K (int, optional) – The number of the nearest neighbors used to create synthetic samples, defaults to 30
normalize (bool, optional) – Normalize sample before defining clusters, defaults to True
clipping (bool, optional) – trim values greater (smaller) than the maximum (minimum) for each variable, defaults to True
Args_NearestNeighbors (dict, optional) – NearestNeighbors function arguments can be specified if needed. See scikit-learn.org/stable/modules/generated/sklearn.neighbors.NearestNeighbors.html , defaults to {}
- comparePlots(variable_list, fig_size=None)
Creating plots to compare the original sample and the synthetic sample.
- Parameters
variable_list (list) – A list of variables in the data set. The maximum list size must be 3. The type of the plot depends o the list size: 1->histogram, 2->scatter plot, 3->3D scatter plot.

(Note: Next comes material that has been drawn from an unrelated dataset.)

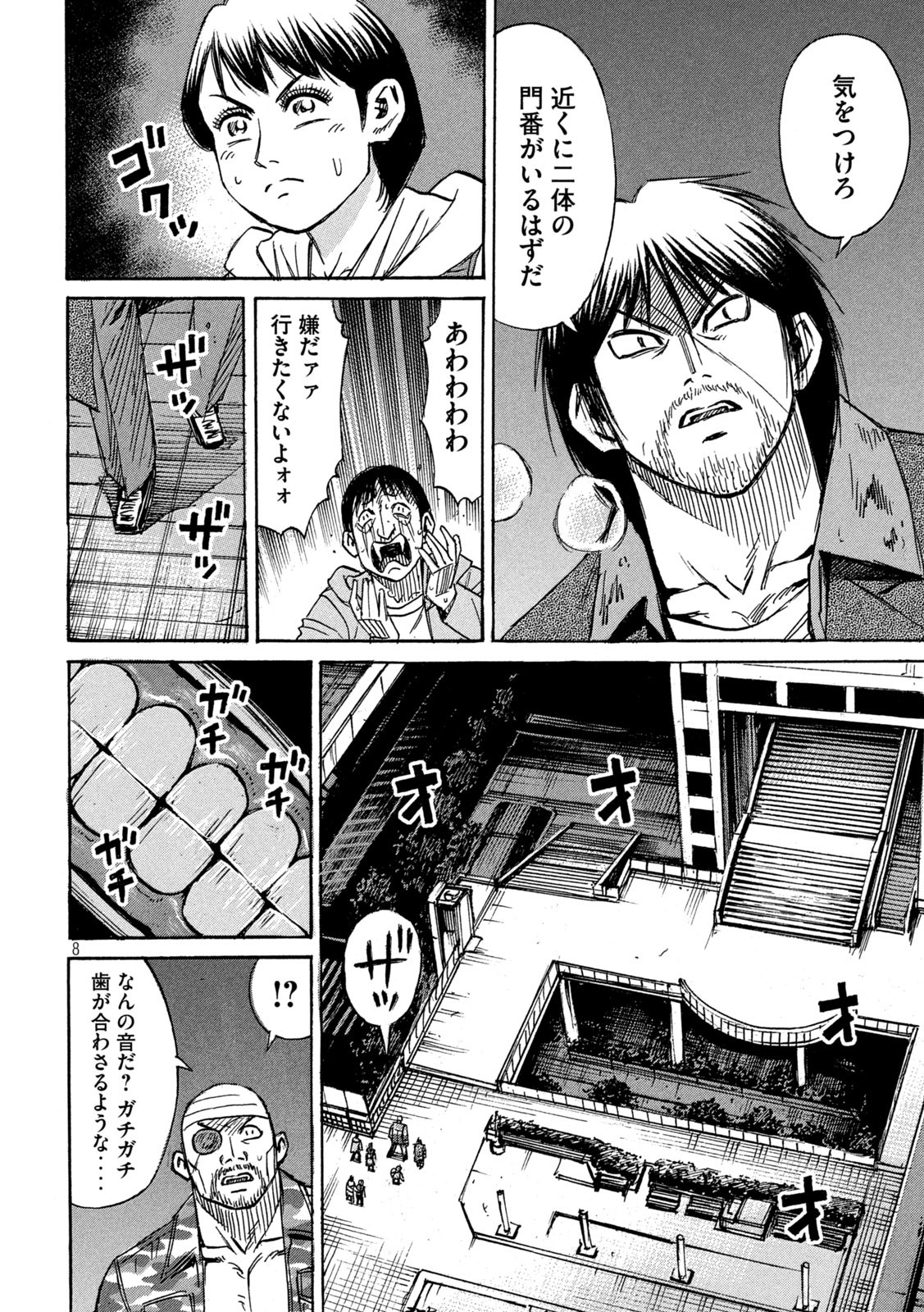 彼岸島 48日後… 第299話 - Page 8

fig_size (tuple, optional) – The figure size can be adjusted, defaults to None
- fit(sample_size=None) DataFrame
Creating synthetic sample.
- Parameters
sample_size (int, optional) – Required minimum size. The synthetic sample size will be the sample size if not specified., defaults to None
- Returns
Returns the synthetic sample
- Return type
pandas.DataFrame
- class synloc.clusterResampler
Creating synthetic sample by clusterig.
This class creates subsamples from a given sample. The subsamples are created by clustering the original sample and then sampling from each cluster. The clustering is done by the KMeansConstrained function from k-means-constrained package.
- Parameters
data (pandas.DataFrame) – Original data set to be synthesized
method (function) – Function to be used to create synthetic values from each cluster.
n_clusters (int, optional) – The number of clusters, defaults to 8
size_min (int, optional) – Required minimum cluster size, defaults to None
size_max (int, optional) – Required maximum cluster size, defaults to None
normalize (bool, optional) – Normalize sample before defining clusters, defaults to True
clipping (bool, optional) – trim values greater (smaller) than the maximum (minimum) for each variable, defaults to True
- comparePlots(variable_list, fig_size=None)

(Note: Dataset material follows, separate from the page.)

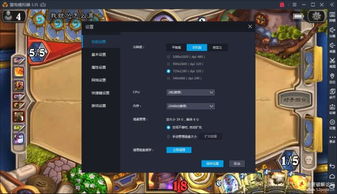 战争机器1修改器2026年生存指南，从内存注入到CE脚本避坑全解析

Creating plots to compare the original sample and the synthetic sample.
- Parameters
variable_list (list) – A list of variables in the data set. The maximum list size must be 3. The type of the plot depends o the list size: 1->histogram, 2->scatter plot, 3->3D scatter plot.

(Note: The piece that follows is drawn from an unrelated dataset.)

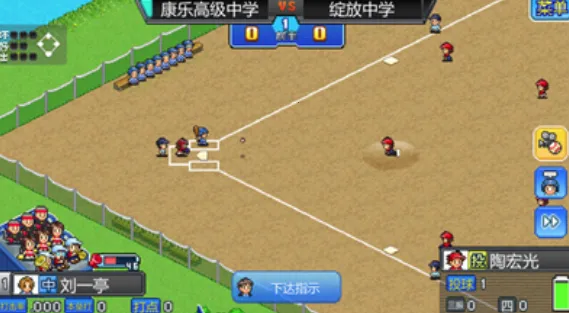 棒球学院物语(棒球经营游戏) 棒球学院物语(棒球经营游戏)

fig_size (tuple, optional) – The figure size can be adjusted, defaults to None
- fit(sample_size=None) DataFrame
Creating synthetic sample.
- Parameters
sample_size (int, optional) – Required minimum size. The synthetic sample size will be the cluster size if not specified., defaults to None
- Returns
Returns the synthetic sample
- Return type
pandas.DataFrame